Enfin, on pourrait ajouter l’instrumentalisation de la dépréciation de la monnaie chinoise par rapport au dollar, sensible depuis fin 2023, que soupçonnent de nombreux observateurs, selon une source au Moci. Une manière presqu’indolore de maintenir la compétitivité de ses produits malgré une hausse des droits de douane à l’import…
Opération de charme
Selon une analyse du centre de recherche MERICS, Pékin pourrait construire une coalition mondiale pour contrer les pressions américaines. « La Russie sera un allié clé, mais la Chine approchera aussi l’Europe, où elle espère tirer parti des tensions transatlantiques exacerbées par Trump ».
Elle pourrait ainsi tenter de se rapprocher des États membres de l’UE et des entreprises les plus touchés par la politique de Washington. « Pour les autres pays européens, Pékin continuera à utiliser les investissements, l’accès au marché chinois et la menace de représailles économiques pour façonner leur comportement et perturber le programme de réduction des risques (de-risking) de l’Europe », estime le centre de recherche allemand.
La Chine est d’ailleurs déjà à la manœuvre sur le plan diplomatique.
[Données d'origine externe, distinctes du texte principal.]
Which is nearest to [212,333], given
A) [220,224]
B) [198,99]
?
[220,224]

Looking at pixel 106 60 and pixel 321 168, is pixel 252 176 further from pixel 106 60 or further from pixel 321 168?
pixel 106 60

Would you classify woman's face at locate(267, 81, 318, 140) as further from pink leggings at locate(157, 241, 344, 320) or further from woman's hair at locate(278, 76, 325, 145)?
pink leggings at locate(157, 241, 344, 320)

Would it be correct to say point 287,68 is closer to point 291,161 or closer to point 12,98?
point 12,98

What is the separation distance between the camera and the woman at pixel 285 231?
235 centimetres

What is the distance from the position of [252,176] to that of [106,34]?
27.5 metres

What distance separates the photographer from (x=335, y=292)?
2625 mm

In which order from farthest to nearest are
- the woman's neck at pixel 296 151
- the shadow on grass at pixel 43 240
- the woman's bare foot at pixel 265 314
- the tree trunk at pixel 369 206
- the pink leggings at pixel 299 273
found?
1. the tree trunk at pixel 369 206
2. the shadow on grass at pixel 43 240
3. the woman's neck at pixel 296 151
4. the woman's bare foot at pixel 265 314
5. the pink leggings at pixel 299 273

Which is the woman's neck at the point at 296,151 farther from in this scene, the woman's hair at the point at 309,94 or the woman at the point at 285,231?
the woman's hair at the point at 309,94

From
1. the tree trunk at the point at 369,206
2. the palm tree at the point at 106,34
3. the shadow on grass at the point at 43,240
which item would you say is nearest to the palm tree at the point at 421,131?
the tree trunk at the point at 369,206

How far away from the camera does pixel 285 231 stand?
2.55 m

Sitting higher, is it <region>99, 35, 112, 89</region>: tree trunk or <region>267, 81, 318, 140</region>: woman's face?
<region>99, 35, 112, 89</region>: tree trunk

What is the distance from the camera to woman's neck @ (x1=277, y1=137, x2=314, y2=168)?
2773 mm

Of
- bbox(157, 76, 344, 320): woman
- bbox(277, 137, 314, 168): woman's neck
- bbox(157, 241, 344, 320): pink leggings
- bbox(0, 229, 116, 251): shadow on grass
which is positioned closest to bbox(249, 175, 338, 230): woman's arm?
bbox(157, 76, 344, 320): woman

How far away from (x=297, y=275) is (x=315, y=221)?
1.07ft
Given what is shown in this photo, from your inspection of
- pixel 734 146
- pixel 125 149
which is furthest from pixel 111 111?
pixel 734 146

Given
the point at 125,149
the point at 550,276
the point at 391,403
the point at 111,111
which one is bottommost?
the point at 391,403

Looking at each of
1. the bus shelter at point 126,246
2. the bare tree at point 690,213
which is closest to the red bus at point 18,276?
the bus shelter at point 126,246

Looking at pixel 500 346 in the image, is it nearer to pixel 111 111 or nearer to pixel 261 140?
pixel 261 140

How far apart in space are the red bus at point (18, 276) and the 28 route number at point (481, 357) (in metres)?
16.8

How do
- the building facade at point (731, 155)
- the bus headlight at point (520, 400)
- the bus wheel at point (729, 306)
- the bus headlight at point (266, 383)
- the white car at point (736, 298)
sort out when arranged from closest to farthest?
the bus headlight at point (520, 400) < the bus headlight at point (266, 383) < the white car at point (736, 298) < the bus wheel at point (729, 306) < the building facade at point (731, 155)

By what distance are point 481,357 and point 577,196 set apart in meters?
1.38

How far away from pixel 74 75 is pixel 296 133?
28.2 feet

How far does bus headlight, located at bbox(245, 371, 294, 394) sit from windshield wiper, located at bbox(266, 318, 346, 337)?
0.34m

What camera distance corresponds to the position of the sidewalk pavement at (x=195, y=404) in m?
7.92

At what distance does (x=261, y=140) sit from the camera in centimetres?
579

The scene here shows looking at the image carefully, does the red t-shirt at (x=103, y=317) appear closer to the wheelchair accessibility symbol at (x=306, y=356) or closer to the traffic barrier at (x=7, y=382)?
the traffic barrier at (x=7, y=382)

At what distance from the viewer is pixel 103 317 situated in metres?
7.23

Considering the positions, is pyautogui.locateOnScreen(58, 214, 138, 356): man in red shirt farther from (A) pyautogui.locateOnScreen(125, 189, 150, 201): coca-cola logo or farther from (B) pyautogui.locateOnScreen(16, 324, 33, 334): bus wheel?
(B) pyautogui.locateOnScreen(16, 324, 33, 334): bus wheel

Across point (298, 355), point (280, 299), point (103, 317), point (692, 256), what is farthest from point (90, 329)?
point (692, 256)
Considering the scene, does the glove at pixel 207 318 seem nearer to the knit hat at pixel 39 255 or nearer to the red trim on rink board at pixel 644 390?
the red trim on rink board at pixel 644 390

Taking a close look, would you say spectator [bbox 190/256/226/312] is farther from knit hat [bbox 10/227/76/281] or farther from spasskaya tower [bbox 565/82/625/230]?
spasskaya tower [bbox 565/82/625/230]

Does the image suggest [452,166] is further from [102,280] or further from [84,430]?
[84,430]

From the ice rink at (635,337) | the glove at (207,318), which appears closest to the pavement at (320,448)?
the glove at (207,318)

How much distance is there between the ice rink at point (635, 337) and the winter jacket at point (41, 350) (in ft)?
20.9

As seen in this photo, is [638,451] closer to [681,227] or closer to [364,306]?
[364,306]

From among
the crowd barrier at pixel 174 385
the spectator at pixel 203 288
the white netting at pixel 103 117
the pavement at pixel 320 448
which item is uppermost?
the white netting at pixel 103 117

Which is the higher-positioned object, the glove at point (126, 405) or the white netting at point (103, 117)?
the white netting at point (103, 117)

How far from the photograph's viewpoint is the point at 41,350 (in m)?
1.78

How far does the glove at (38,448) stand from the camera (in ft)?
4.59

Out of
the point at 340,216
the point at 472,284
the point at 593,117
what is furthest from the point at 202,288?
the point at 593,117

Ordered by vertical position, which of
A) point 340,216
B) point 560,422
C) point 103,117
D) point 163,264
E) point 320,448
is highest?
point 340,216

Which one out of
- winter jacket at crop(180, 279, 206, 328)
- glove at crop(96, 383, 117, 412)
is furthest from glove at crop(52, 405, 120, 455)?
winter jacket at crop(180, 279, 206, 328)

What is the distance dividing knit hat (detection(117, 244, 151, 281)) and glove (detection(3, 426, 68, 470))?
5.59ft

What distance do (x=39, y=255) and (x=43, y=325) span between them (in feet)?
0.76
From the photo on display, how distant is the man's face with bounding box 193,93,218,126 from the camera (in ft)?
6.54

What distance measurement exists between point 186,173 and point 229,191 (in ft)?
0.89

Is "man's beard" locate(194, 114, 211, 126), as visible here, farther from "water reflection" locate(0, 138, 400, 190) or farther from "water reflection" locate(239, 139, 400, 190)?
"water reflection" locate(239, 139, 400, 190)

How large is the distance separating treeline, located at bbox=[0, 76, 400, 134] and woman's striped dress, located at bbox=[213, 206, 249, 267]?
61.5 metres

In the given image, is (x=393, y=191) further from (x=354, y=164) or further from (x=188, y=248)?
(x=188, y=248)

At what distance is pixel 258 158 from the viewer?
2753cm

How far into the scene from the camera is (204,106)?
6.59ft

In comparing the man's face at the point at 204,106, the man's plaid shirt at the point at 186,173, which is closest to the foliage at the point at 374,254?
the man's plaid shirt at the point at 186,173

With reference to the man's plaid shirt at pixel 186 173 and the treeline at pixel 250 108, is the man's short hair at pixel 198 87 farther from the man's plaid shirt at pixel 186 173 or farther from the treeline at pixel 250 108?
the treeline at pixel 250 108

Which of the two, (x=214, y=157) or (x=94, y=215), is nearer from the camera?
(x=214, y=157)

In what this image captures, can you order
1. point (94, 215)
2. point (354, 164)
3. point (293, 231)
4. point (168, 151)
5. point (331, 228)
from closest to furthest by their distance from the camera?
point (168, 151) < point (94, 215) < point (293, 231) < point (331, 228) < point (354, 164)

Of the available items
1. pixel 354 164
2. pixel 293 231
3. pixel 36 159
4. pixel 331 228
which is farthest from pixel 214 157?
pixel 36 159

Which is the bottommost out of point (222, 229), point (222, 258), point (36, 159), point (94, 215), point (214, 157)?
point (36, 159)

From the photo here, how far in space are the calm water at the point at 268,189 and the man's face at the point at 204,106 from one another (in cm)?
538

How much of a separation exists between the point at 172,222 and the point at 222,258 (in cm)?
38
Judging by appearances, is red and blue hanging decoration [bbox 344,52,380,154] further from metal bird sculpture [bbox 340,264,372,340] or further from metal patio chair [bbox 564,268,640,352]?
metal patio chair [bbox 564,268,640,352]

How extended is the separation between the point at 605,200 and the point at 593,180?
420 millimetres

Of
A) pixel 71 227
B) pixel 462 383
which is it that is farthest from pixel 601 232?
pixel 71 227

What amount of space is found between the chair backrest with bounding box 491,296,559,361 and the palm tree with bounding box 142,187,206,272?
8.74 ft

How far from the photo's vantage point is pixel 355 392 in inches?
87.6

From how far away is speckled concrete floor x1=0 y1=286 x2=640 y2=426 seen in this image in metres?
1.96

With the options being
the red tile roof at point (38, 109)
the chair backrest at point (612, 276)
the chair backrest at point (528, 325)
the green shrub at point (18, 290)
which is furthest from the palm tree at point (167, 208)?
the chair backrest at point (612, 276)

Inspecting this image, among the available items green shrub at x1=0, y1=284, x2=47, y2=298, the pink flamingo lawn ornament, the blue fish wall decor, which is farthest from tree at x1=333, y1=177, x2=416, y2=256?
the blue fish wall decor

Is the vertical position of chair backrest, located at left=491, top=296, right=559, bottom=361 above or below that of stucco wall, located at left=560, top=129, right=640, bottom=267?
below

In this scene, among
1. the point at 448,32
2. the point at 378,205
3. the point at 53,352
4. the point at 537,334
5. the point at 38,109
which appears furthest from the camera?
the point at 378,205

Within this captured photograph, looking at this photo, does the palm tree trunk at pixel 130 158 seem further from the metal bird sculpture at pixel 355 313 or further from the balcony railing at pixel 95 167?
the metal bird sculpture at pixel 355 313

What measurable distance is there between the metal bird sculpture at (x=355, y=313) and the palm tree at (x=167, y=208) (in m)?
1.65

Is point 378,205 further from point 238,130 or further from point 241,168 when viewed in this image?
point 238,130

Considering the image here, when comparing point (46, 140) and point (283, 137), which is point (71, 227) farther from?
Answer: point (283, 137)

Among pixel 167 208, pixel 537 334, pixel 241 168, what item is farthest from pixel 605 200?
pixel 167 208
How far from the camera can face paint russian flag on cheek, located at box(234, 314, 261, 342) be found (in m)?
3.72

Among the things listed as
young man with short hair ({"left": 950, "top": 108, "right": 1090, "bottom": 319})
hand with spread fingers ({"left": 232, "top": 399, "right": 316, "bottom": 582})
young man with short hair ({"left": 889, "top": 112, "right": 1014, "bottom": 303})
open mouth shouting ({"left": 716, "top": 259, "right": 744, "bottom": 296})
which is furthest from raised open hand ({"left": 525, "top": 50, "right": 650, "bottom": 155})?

Le nouveau chef de la mission chinoise auprès de l’UE, Cai Run, a appelé à la mi-décembre à l’amitié entre l’UE et la Chine.
« Les amis européens sont très attentifs aux perspectives économiques de la Chine et à l’avenir de la coopération entre la Chine et l’UE. Nous espérons que les deux parties pourront gérer correctement les frictions économiques et commerciales par le dialogue et la consultation afin d’éviter une guerre commerciale, a-t-il écrit dans une tribune publiée par Euronews. C’est dans l’intérêt des deux parties et du monde ».
Signe de cette volonté de rapprochement : le président chinois Xi Jinping s’est entretenu au téléphone mardi avec le président du Conseil européen, Antonio Costa, et a plaidé pour « une solution mutuellement bénéfique au conflit sur les voitures électriques » qui oppose les deux parties depuis plus d’un an.
Le récent rapprochement avec le Royaume-Uni ressemble également à un succès de poids de l’opération de charme déployée par la Chine sur le Vieux continent. La Commission européenne de l’atlantiste Ursula von der Leyen s’évertue, pour sa part, surtout à commencer du bon pied avec l’Amérique de Trump.